> [EXERCISE DETAILS]: The lines to extract start at the one containing "As seen here, is" and end with the last line; give them exactly and nothing more.
[Start of INFORMATION PROVIDED]
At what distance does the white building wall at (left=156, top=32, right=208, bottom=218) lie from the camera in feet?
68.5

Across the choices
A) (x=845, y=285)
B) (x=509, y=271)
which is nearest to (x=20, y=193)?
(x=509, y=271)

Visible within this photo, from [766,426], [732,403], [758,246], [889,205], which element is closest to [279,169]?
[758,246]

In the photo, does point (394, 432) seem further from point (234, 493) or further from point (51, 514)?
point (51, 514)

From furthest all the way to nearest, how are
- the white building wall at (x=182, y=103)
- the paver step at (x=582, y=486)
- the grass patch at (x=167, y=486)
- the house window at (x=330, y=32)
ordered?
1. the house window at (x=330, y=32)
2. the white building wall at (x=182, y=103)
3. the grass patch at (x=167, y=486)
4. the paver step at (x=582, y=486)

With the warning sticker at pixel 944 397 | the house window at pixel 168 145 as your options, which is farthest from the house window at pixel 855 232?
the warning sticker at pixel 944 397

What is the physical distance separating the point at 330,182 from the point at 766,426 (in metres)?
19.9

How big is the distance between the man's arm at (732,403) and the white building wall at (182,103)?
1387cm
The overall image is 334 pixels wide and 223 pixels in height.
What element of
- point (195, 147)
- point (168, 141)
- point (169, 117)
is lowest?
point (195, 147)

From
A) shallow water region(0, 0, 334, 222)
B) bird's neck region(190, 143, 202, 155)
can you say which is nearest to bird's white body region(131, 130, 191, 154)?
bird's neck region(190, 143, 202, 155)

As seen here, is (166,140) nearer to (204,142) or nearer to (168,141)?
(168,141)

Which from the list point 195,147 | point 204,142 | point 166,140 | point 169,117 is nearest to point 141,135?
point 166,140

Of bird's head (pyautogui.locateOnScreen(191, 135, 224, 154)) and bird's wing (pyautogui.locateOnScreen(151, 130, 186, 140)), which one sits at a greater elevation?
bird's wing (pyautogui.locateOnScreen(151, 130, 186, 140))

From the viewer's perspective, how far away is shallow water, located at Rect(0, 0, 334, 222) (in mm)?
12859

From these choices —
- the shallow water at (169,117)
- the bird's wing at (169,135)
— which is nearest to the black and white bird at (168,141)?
[End of INFORMATION PROVIDED]
> [TASK RESPONSE]:
As seen here, is (166,140) nearer to (204,142) or nearer to (168,141)?
(168,141)

Which from the list point 195,147 | point 204,142 | point 166,140 | point 169,117 is nearest to point 141,135?
point 166,140

Of bird's head (pyautogui.locateOnScreen(191, 135, 224, 154)) and bird's wing (pyautogui.locateOnScreen(151, 130, 186, 140)), which one sits at a greater elevation?
bird's wing (pyautogui.locateOnScreen(151, 130, 186, 140))

From the viewer's perspective, how far away is shallow water, located at Rect(0, 0, 334, 222) (in mm)?
12859

From these choices —
- the shallow water at (169,117)
- the bird's wing at (169,135)
— which is nearest to the black and white bird at (168,141)?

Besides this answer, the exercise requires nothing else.